We need a new way to distinguish between computers and humans, based on a more fundamental understanding of the problems computers face. The crux of difficulty for computers is with knowledge of the everyday world. Computers do not know the many small details about the world that we know, and they cannot use textual information available from the web and encyclopedias. That is why my computer cannot replace my assistant. Even though it has access to information about flat tires and potholes in Chicago, it does not know how to present the options to me.
The inability to connect applications such as computer vision or natural-language processing with knowledge about the everyday world is a fundamental open problem for AI researchers. It is about creating computers that have both reasoning power and access to large databases, such that computers themselves can perform the desired task.

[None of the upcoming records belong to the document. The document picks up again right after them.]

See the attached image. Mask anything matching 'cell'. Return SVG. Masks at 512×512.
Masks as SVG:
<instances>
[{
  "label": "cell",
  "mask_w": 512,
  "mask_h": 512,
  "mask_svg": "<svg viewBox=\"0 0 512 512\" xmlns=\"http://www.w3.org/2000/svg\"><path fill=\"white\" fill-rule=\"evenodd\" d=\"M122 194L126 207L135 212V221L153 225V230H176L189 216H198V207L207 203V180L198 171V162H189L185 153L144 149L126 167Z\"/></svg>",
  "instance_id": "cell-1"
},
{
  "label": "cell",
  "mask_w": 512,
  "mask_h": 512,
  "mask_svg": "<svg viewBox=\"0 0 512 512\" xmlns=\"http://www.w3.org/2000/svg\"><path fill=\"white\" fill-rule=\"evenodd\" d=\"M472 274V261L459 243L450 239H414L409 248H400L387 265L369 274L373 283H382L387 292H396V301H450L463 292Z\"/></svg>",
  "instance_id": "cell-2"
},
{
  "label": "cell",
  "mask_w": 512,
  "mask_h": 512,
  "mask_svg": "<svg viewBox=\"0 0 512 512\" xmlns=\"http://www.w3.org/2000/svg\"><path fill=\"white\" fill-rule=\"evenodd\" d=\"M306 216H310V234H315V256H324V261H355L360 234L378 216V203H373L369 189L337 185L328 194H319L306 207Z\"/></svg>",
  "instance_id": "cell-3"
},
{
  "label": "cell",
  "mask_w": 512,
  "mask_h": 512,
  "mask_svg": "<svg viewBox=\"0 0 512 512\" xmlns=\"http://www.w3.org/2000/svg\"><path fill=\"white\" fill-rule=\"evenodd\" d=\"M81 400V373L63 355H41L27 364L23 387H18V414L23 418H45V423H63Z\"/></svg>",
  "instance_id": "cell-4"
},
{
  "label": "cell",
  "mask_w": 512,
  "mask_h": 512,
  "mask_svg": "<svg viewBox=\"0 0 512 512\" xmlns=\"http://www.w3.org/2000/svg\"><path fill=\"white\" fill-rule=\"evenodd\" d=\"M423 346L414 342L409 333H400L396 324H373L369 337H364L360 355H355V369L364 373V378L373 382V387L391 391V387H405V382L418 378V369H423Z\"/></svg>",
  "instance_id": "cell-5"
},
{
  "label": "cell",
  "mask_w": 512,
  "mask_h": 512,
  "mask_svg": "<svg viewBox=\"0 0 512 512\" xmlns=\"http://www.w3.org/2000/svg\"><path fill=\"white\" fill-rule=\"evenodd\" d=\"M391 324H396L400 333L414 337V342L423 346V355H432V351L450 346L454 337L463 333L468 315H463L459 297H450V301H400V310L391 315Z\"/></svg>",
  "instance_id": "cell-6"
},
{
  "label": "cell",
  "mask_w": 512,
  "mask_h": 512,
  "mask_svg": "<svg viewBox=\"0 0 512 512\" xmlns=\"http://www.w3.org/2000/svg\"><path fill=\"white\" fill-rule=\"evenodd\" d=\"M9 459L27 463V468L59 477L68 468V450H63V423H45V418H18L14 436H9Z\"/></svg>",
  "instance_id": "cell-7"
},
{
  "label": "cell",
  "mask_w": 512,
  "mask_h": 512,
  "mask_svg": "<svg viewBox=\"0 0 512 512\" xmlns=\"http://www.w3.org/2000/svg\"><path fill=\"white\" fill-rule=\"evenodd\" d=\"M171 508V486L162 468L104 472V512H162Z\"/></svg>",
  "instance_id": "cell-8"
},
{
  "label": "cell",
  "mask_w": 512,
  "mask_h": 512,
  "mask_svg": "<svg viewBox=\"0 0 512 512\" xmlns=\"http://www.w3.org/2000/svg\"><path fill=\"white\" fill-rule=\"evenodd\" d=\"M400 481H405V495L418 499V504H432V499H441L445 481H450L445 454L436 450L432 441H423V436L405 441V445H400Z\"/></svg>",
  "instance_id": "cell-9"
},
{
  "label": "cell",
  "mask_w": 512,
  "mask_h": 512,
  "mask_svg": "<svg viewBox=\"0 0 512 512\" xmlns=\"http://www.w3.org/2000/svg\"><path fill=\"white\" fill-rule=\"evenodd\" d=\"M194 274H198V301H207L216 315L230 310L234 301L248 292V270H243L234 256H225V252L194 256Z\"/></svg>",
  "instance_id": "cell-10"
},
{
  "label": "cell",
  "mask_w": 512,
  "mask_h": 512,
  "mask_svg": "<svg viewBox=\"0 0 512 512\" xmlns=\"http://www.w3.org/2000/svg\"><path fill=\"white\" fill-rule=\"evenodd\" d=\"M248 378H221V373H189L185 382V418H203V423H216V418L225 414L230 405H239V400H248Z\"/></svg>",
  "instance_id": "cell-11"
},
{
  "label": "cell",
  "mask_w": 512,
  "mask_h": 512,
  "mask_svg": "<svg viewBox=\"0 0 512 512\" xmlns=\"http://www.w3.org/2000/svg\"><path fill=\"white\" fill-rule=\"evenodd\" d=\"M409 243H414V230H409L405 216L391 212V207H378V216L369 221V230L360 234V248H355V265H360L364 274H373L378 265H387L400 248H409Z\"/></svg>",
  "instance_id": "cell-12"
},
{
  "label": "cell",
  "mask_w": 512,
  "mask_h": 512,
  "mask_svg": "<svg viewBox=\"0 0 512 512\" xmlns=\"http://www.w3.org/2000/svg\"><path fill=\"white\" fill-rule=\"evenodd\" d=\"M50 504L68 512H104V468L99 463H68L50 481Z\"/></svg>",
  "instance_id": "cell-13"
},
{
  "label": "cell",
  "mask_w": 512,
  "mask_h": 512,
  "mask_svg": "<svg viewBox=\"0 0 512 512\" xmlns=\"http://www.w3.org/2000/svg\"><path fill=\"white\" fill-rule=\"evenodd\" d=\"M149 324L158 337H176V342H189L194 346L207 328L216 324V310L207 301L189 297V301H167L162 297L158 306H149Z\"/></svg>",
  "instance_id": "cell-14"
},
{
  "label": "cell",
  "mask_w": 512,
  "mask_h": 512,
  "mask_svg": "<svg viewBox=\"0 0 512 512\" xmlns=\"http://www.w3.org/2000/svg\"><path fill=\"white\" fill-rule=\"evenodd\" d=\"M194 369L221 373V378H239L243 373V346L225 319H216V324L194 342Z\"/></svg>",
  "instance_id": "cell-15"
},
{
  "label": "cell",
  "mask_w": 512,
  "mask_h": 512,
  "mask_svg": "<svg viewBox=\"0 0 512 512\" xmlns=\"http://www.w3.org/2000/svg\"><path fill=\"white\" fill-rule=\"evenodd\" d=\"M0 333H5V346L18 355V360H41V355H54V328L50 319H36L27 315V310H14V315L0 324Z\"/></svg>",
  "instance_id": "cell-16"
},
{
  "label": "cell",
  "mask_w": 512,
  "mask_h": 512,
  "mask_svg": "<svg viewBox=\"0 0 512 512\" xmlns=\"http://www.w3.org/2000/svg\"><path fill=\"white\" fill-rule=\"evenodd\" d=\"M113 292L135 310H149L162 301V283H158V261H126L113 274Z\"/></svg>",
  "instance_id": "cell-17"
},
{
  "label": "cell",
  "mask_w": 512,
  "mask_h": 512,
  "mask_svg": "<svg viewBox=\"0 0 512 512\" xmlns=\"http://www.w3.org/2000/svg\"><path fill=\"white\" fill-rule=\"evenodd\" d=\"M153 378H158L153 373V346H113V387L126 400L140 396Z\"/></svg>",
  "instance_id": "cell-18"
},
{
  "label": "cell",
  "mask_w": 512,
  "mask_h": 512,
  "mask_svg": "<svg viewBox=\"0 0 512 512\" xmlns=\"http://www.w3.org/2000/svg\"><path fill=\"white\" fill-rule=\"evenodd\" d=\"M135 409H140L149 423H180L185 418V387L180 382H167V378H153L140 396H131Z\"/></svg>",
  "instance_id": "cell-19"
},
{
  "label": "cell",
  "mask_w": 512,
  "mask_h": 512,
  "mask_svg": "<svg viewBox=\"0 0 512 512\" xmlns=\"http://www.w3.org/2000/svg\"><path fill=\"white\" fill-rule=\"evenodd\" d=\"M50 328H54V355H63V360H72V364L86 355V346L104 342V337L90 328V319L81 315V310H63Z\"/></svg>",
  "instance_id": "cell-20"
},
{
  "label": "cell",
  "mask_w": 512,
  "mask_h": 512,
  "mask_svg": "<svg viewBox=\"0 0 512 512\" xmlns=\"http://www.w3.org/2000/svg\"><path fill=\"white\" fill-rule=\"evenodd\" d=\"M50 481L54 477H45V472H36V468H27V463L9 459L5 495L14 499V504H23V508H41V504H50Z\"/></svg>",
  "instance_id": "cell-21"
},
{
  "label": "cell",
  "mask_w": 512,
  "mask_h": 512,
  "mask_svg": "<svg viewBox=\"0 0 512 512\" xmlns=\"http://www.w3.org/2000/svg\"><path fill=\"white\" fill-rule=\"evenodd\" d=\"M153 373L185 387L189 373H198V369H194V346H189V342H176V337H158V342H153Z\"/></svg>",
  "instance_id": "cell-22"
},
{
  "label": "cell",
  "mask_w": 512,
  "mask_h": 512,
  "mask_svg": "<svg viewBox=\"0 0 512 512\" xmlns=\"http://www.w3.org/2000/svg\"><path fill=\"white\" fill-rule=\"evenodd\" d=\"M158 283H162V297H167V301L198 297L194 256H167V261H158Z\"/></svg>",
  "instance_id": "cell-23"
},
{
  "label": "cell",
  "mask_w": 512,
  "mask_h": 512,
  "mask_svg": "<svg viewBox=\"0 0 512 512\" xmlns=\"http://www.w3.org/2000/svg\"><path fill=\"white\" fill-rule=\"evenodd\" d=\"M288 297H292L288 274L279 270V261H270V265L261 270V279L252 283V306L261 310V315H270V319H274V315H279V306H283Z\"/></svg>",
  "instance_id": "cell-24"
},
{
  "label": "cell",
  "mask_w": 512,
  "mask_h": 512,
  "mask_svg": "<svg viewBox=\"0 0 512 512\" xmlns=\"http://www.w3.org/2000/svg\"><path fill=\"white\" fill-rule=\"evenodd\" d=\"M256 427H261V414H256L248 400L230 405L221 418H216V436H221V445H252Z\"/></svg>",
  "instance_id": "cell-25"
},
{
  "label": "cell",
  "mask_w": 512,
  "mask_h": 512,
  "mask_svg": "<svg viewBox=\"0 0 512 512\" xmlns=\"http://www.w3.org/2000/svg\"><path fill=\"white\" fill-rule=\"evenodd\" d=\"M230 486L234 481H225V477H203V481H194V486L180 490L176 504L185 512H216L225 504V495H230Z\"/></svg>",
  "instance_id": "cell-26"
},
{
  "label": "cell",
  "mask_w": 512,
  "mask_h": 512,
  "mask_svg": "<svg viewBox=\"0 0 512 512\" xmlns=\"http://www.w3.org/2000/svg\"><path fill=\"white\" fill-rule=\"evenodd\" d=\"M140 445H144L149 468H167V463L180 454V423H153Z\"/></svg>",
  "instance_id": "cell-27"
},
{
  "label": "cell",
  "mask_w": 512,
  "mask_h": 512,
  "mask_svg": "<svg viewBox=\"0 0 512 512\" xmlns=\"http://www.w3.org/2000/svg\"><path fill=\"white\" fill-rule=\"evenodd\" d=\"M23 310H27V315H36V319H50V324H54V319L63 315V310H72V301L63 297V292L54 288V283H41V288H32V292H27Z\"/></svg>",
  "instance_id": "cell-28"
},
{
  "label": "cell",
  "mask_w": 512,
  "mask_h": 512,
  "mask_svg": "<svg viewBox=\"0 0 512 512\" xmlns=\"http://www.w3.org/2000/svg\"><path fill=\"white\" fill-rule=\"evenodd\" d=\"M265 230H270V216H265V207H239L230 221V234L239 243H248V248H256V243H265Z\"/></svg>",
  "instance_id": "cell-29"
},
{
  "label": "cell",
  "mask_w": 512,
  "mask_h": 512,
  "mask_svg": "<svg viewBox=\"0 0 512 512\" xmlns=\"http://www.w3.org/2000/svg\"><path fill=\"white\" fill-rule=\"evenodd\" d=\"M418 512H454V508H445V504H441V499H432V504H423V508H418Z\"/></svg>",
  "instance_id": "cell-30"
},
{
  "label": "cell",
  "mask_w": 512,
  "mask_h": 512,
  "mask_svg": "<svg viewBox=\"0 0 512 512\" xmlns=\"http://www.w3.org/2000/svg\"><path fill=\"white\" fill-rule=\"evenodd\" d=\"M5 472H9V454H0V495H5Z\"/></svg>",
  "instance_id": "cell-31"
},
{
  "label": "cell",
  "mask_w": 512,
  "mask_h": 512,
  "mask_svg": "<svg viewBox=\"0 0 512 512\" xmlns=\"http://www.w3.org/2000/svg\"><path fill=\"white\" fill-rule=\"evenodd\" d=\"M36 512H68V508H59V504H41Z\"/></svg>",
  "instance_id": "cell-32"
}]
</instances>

If we develop stronger AI applications, especially those that draw on general knowledge the same way humans do, we will endanger Internet security.
Can we take this understanding to create a new breed of CAPTCHAs? Perhaps, but this new breed will still have to verify answers given by humans (or computers), and will have to be able to generate those riddles automatically at random to counter computers' strength — particularly their ability to try many riddles quickly and in parallel. Generating the new breed of CAPTCHAs would require a non-trivial advance in AI, one that enables generating and verifying riddles filled with arbitrary world knowledge though are still solvable by almost all humans.
Finding better tests for distinguishing computers from humans is critical for effective computer security. Such tests are essential protections against attacks on the Internet, such as identity theft. But we have to be careful: If we develop stronger AI applications, especially those that draw on general knowledge the same way humans do, we will endanger Internet security. The challenge faced by AI researchers on the one hand and computer security researchers on the other is to defuse this conflict, or else one of the two groups will face failure.